From what I gather from this LA Times article, this is the why: Gas companies (and Lindsey Graham, too, I guess) are afraid the Democrat's energy plan, the cap-and-trade boondoggle, or cap-and-tax, is going to pass. So, instead of fighting horrible legislation, they are proposing a national gas tax in it's place. Here's the quote:
"In this case, though, several oil companies are floating the tax plan because it figures to cost them far less than other climate proposals, including a climate bill the House passed last year."
They (gas companies and Graham) believe that by introducing the tax, drivers will drive less, thus lowering emissions. Hooray, global warming solved!

There are just way to many problems with this legislation for me to go into too much depth, but I'll try to highlight a few items.
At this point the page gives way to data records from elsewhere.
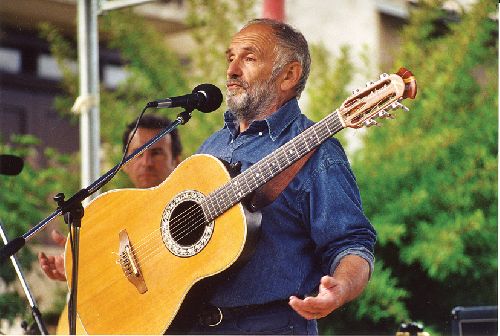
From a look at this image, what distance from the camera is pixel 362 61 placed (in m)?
6.14

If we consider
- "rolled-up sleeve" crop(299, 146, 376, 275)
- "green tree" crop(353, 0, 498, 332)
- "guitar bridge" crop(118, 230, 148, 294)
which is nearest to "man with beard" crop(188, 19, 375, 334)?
"rolled-up sleeve" crop(299, 146, 376, 275)

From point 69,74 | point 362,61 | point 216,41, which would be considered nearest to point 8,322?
point 69,74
This is going to hurt everyone but oil companies and senators with federal gas cards. Everyone is driving less now, or even working at home, because they know it's cheaper to car pool or to simply drive fewer miles. My Nissan Sentra generally takes about 13 gallons a week. At 2.80 per gallon, that is 36.40. Now, by adding only 0.15 to each gallon, that puts my gas costs at 38.35. Not a big jump by any means, only about $2.00 a week. But when you look at the bigger picture, and people do start driving less, the tax is simply going back into the general budget of oil and gas companies, and not doing what it is supposed to do,
"fund a variety of programs that would reduce industrial emissions, including helping manufacturers reduce energy use or boost wind and solar power installations by electric utilities."
Let's assume that everyone continues driving the same. A tax this small really wouldn't hurt families that much. Where you would see some damage is small businesses, especially those with a fleet of vehicles. Imagine you are a small business owner, and you have five company cars that use about 40 gallons a week. This tax now costs you an extra $30 a week. And if you keep a tight budget, that is an extra $1,560 a year. Now we are in business. Your customers start to pay a few cents more for their services, and that big company cookout with steaks just became hamburgers from Wendy's. Any tax that significantly increases the burden on business, big or small, will ultimately be paid for by consumers.
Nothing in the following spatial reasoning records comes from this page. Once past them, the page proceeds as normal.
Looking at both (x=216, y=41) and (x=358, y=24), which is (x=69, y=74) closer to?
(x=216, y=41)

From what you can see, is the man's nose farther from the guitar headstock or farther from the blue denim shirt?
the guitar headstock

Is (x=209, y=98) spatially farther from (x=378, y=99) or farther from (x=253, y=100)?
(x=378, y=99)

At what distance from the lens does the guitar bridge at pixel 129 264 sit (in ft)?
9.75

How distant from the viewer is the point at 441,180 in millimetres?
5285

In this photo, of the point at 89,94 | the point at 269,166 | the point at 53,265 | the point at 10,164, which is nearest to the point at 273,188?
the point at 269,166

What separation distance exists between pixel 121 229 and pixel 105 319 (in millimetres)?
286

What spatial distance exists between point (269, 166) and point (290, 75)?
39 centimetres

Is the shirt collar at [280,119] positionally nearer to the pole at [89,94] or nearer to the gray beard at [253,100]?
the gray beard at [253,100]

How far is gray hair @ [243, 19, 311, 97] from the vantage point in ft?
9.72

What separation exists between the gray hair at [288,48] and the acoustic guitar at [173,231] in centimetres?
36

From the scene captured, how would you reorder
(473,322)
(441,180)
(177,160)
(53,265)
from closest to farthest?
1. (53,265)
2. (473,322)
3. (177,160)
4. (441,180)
Now let's pretend people start driving less. Since people are driving less, less gasoline is being purchased, and less tax money is being raised. This would, in an ironic twist, hurt the gas companies because people are not buying their products. It also hurts gas station owners since people would not stop in to get gas and their sodas and chips every day. Don't forget, stations are simply distribution points. This would hurt manufacturers and distributors of said products like Coke, Pepsi, Lance, and Frito-Lay.

Any product tax or surcharge has never gone away. I've seen previous employers introduce surcharges on other products to make up for overall revenues lost. It's a lose-lose situation. Customers see an immediate $1.50 hike on their bill, and disconnect service. Those that continue to keep the service, end up paying more because there are fewer people trying to support the company. So, a few months after the surcharge introduction, base rates go up $1.50. Then more people stop being customers. And the cycle continues.

It is unfortunate that Senator Graham and gas and oil executives have already caved in and are not doing anything to stop the Ramdown Cramdown. Public sentiment is a huge wave, and they are paddling away from it instead of riding it into shore.